→ Task goal:
In the column on being blessed, why does the writer say that, despite saying something unpopular, they are in good company? Answer in one to three sentences.

→ Document section:
· · ·

“Grateful. Thankful. & Blessed.”

Contributing Writer
Pastor Shawn Hannon

Hope Lutheran Church, Arcade, NY

“Grateful. Thankful. & Blessed.” The words hung over the dining room table of the family I was visiting in cursive letters and beautiful fall colors of orange and brown and teal. But while they served as a reminder to the family of how fortunate or lucky or gifted (choose your own adjective) they were, to me they were another reminder of how frequently we misunderstand what it means to be blessed.

I’m going to say something unpopular, but since (as we will discover) Jesus said it first, I suppose I’m in good company. Your gifts are not blessings. Your health and the health of your loved ones are not your blessings. Your riches, your income, your stuff, your home, all of it; none of those things make you blessed.

Chances are you already think I’m wrong, and why not? It’s what we’ve told ourselves. “We’re so blessed.” We have our houses and our cars. We have life styles our forbearers could never have imagined. We have healthy kids who are on the honor roll and run track. We are so blessed.

That’s what we say. It’s how we talk. We pick up after our girl Hannah Montana who said, “God wants my life to be about being successful, and being happy, and blessing other people and being blessed.” Success equals blessing. Happiness equals blessing. Our blessedness is measured by our wealth, by our relationships, and by whether or not we are having a good time. We sit on beaches in Florida with our toes in the sand and say “I’m so blessed.”

· · ·

→ The data:
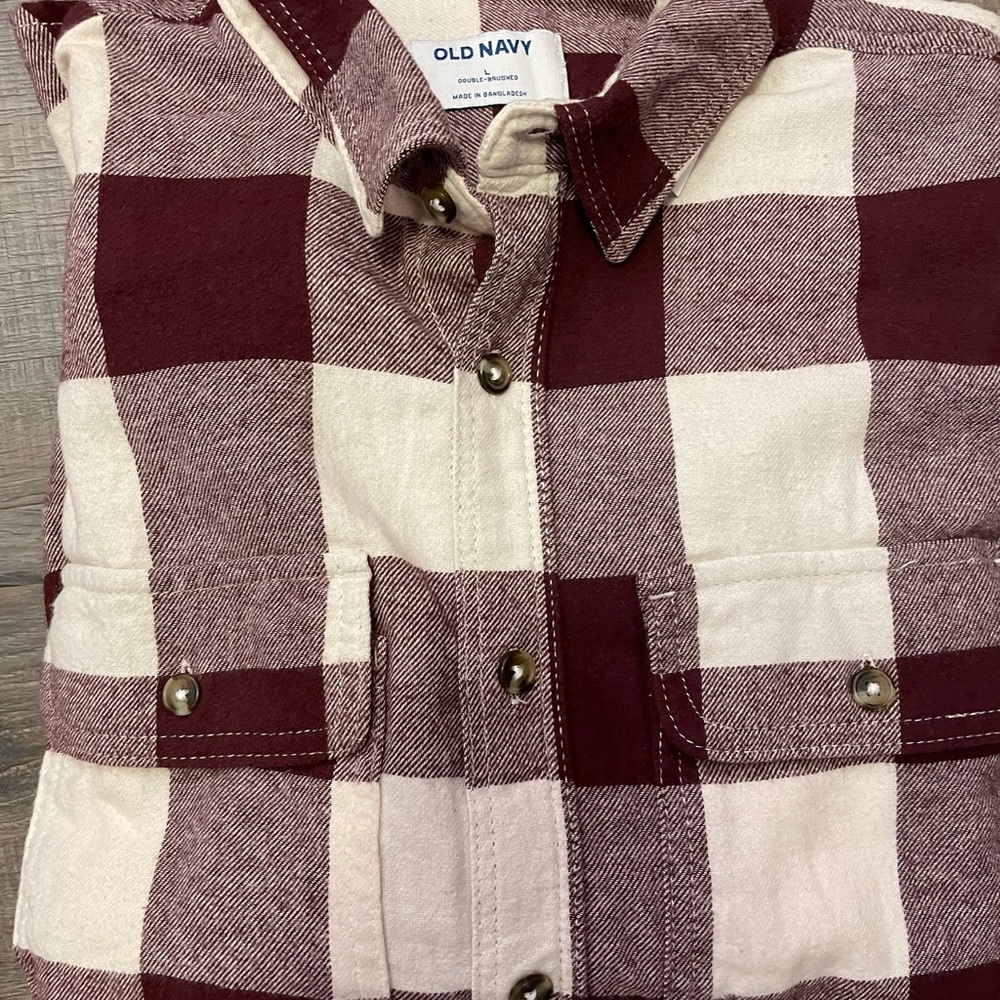 Old Navy Flannel Burgundy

· · ·

→ Task output:
The writer says they are in good company because Jesus said the unpopular thing first, as the column promises to show. That unpopular claim is that people's gifts, health, riches, income, possessions and homes are not what make them blessed.